Why the Lending Opportunity Is Bigger Than It Looks

The US small-dollar lending market — personal loans under $5,000, payday advances, overdraft facilities — generates over $100 billion in annual volume. Most of it is captured by predatory lenders charging 300-400% APR. Cash App's lending products charge 40-60% APR — still high by mainstream standards, but a fraction of the alternatives available to this demographic.

Block's cost of acquiring a lending customer is effectively zero. The users are already on Cash App. The underwriting data already exists. The disbursement is instant through the Cash App account. Compare that to a traditional lender, which spends $200-400 to acquire each lending customer and then waits days to verify income.

At $1 billion in annualised originations, Block's lending business is still tiny relative to the opportunity. We model $5-8 billion in originations by 2028, generating $1.5-2.5 billion in net interest income. At that scale, lending alone would justify 25-30% of Block's current market cap.

The pattern here reminds us of PayPal's Working Capital product, which grew from zero to $2 billion in annual originations within three years before decelerating. Block has a larger user base, better data, and a more captive audience. The ramp should be steeper.

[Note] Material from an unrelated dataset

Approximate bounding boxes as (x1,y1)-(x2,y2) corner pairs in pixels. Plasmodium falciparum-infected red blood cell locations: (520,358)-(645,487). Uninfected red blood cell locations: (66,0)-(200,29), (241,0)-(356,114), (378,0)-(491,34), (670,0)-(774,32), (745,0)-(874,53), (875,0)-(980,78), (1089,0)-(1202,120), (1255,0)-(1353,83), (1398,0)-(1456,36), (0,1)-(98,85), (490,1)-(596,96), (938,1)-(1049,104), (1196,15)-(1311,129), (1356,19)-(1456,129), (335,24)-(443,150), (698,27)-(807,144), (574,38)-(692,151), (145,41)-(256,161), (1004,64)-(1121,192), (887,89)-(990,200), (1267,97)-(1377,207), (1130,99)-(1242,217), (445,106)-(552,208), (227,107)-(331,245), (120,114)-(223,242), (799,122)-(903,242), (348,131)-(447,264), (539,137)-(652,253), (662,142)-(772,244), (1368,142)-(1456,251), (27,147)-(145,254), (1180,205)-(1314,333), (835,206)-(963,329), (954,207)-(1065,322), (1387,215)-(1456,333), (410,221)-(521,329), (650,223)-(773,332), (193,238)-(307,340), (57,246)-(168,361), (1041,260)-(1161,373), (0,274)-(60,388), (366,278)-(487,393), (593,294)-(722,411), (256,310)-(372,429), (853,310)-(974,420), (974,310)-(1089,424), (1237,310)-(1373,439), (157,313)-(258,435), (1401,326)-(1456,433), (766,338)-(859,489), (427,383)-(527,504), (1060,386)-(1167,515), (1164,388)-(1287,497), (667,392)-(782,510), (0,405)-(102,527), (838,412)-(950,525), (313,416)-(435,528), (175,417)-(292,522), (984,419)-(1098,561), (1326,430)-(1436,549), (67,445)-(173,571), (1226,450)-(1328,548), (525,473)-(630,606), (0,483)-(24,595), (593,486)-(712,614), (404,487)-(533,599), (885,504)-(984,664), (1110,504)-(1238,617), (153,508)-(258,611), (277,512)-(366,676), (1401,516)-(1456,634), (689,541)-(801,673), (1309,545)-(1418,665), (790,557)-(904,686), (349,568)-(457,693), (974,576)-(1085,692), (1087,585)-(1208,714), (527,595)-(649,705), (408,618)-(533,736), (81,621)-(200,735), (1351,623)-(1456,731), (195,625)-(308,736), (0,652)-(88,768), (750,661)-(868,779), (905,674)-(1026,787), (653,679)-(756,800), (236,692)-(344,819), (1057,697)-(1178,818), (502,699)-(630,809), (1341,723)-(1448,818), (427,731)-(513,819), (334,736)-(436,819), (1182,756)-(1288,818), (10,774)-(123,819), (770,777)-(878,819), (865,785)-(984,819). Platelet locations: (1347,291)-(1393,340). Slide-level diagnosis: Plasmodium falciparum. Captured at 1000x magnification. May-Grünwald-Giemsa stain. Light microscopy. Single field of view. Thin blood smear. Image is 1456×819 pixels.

Block Operating Margin (%)

The Square Seller Business Stabilises the Floor

While Cash App gets the growth narrative, the Square seller ecosystem provides $4-5 billion in annual gross profit from merchant payment processing. This is a mature, competitive business growing at mid-single digits — but it generates the cash flow that funds Cash App's expansion.

Square's competitive position against Stripe, Adyen, and Toast has stabilised after years of share loss. The focus on mid-market merchants — restaurants, retail, services — where integrated software plus payments creates switching costs has proven durable. It's not a growth business, but it's a cash cow that the market undervalues by focusing exclusively on Cash App.

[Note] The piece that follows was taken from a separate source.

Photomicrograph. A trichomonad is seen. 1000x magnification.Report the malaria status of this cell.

Cash App Monthly Active Users (Millions)

The Signal: Accumulate Below $70

Block at $65 is priced like a mature payments company with no growth optionality. The lending business alone, if it scales to even half its potential, could add $15-20 billion to the market cap. Combined with the Square cash cow and Cash App's expanding financial services suite, fair value sits at $90-110.

The risk is execution. Jack Dorsey's management has been uneven — the Afterpay acquisition destroyed value, the Tidal music purchase was baffling, and headcount bloated before the 2023 layoffs. But the cost discipline over the past two years has been genuine, and the lending product rollout has been methodical rather than reckless.

We'd accumulate below $70 with a two-year view. The catalyst is the lending business crossing $2 billion in originations, which we expect in late 2027. At that point, the market will be forced to re-value Cash App as a lending platform rather than a payments feature. That re-rating could be worth 40-60% upside from current levels.